From pv magazine global
Analyst firm Wood Mackenzie forecasts the solar industry will shift from a high growth industry to a slower-growing, mature industry in 2024.
According to predictions in a new report shared with pv magazine, annual average growth will be flat over the next eight years, bucking a trend of rapid growth over the last decade. Between 2024 and 2032, global solar installations are expected to reach around an average of 350 GW each year, peaking at 371 GW of installed solar in 2025 and 2030.
“Starting in 2024, the industry is officially past the inflection point, characterized by a slower growth pattern. The global solar market is still many times larger than it was even a few years ago, but it’s natural for an industry’s growth to slow as it matures,” the report says. “In this new era of solar growth, companies will need to be more diligent and focused than ever. Competition amongst suppliers will intensify and efficiency improvements will be critical to remaining profitable”.

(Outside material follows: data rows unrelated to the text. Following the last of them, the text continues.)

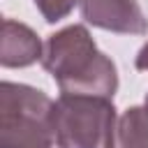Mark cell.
<instances>
[{"label": "cell", "instance_id": "cell-1", "mask_svg": "<svg viewBox=\"0 0 148 148\" xmlns=\"http://www.w3.org/2000/svg\"><path fill=\"white\" fill-rule=\"evenodd\" d=\"M44 69L56 79L62 95H90L111 99L118 88L116 65L104 56L86 25H69L46 39Z\"/></svg>", "mask_w": 148, "mask_h": 148}, {"label": "cell", "instance_id": "cell-2", "mask_svg": "<svg viewBox=\"0 0 148 148\" xmlns=\"http://www.w3.org/2000/svg\"><path fill=\"white\" fill-rule=\"evenodd\" d=\"M53 104L42 90L2 81L0 86V148H51Z\"/></svg>", "mask_w": 148, "mask_h": 148}, {"label": "cell", "instance_id": "cell-3", "mask_svg": "<svg viewBox=\"0 0 148 148\" xmlns=\"http://www.w3.org/2000/svg\"><path fill=\"white\" fill-rule=\"evenodd\" d=\"M53 132L60 148H116L113 102L90 95H60L53 104Z\"/></svg>", "mask_w": 148, "mask_h": 148}, {"label": "cell", "instance_id": "cell-4", "mask_svg": "<svg viewBox=\"0 0 148 148\" xmlns=\"http://www.w3.org/2000/svg\"><path fill=\"white\" fill-rule=\"evenodd\" d=\"M86 23L120 32V35H146L148 21L136 0H79Z\"/></svg>", "mask_w": 148, "mask_h": 148}, {"label": "cell", "instance_id": "cell-5", "mask_svg": "<svg viewBox=\"0 0 148 148\" xmlns=\"http://www.w3.org/2000/svg\"><path fill=\"white\" fill-rule=\"evenodd\" d=\"M42 42L37 35L12 18L2 21V39H0V62L2 67H28L35 60H42Z\"/></svg>", "mask_w": 148, "mask_h": 148}, {"label": "cell", "instance_id": "cell-6", "mask_svg": "<svg viewBox=\"0 0 148 148\" xmlns=\"http://www.w3.org/2000/svg\"><path fill=\"white\" fill-rule=\"evenodd\" d=\"M120 148H148V109L132 106L118 120Z\"/></svg>", "mask_w": 148, "mask_h": 148}, {"label": "cell", "instance_id": "cell-7", "mask_svg": "<svg viewBox=\"0 0 148 148\" xmlns=\"http://www.w3.org/2000/svg\"><path fill=\"white\" fill-rule=\"evenodd\" d=\"M76 2H79V0H35L39 14H42L44 21H49V23H56V21L65 18V16L74 9Z\"/></svg>", "mask_w": 148, "mask_h": 148}, {"label": "cell", "instance_id": "cell-8", "mask_svg": "<svg viewBox=\"0 0 148 148\" xmlns=\"http://www.w3.org/2000/svg\"><path fill=\"white\" fill-rule=\"evenodd\" d=\"M136 69H143V72H148V44H143L141 46V51H139V56H136Z\"/></svg>", "mask_w": 148, "mask_h": 148}, {"label": "cell", "instance_id": "cell-9", "mask_svg": "<svg viewBox=\"0 0 148 148\" xmlns=\"http://www.w3.org/2000/svg\"><path fill=\"white\" fill-rule=\"evenodd\" d=\"M146 109H148V95H146Z\"/></svg>", "mask_w": 148, "mask_h": 148}]
</instances>
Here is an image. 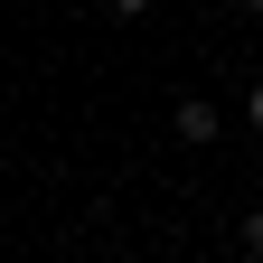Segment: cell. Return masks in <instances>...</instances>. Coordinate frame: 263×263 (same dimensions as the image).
Masks as SVG:
<instances>
[{"label":"cell","instance_id":"1","mask_svg":"<svg viewBox=\"0 0 263 263\" xmlns=\"http://www.w3.org/2000/svg\"><path fill=\"white\" fill-rule=\"evenodd\" d=\"M170 122H179V141H188V151H197V141H216V104H207V94H179V113H170Z\"/></svg>","mask_w":263,"mask_h":263},{"label":"cell","instance_id":"2","mask_svg":"<svg viewBox=\"0 0 263 263\" xmlns=\"http://www.w3.org/2000/svg\"><path fill=\"white\" fill-rule=\"evenodd\" d=\"M235 245H245V254L263 263V207H254V216H235Z\"/></svg>","mask_w":263,"mask_h":263},{"label":"cell","instance_id":"3","mask_svg":"<svg viewBox=\"0 0 263 263\" xmlns=\"http://www.w3.org/2000/svg\"><path fill=\"white\" fill-rule=\"evenodd\" d=\"M104 10H113V19H141V10H151V0H104Z\"/></svg>","mask_w":263,"mask_h":263},{"label":"cell","instance_id":"4","mask_svg":"<svg viewBox=\"0 0 263 263\" xmlns=\"http://www.w3.org/2000/svg\"><path fill=\"white\" fill-rule=\"evenodd\" d=\"M245 122H254V132H263V85H254V94H245Z\"/></svg>","mask_w":263,"mask_h":263},{"label":"cell","instance_id":"5","mask_svg":"<svg viewBox=\"0 0 263 263\" xmlns=\"http://www.w3.org/2000/svg\"><path fill=\"white\" fill-rule=\"evenodd\" d=\"M235 10H245V19H263V0H235Z\"/></svg>","mask_w":263,"mask_h":263}]
</instances>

Wood Mackenzie says a few major markets are driving this new growth pattern. China’s solar market is expected to reduce slightly in 2024. While it will continue to be the world’s largest market, it is predicted to shrink due to grid infrastructure investments not keeping pace with project growth, changing revenue schemes for utility-scale solar reducing prices and distributed solar growth slowing.
Europe, which saw annual installation growth of 38% in 2022 and 26% in 2023, is expected to see an average annual growth of 4% over the next five years. The report cites a spike in retail rates as the energy crisis wears off, the slowing down of distributed solar growth and grid infrastructure capacity limits for the slowing down.
Average growth in the United States, which reached 27% between 2019 and 2023, is expected to fall to 6% between 2024 and 2028. But Wood Mackenzie expects the full breadth of the Inflation Reduction Act to materialize in 2024. It predicts this will lead to more contracted utility-scale solar projects, benefits for the distributed solar segment, and see the U.S. domestic module manufacturing sector nearly triple in 2024, with 40 GW of capacity expected to be operational by the end of the year.
The analysis firm also forecasts solar manufacturing will face “a reckoning” in 2024.
Market expansion has been primarily driven by China, whose module manufacturing capacity alone is already nearly three times global demand. This oversupply is driving China to module price record lows and Wood Mackenzie says cheaper Chinese modules will challenge many countries’ plans to build out vertically integrated domestic solar supply chains. It predicts many planned facilities will fail to materialize, while existing facilities will be hard-pressed to stay in business as utilization rates decline.
“This is not new – solar manufacturing is known as being a notoriously challenging business. But the sector has also never been this large. With global demand growth slowing, manufacturers will have to be as innovative as ever to remain a going concern,” the report states.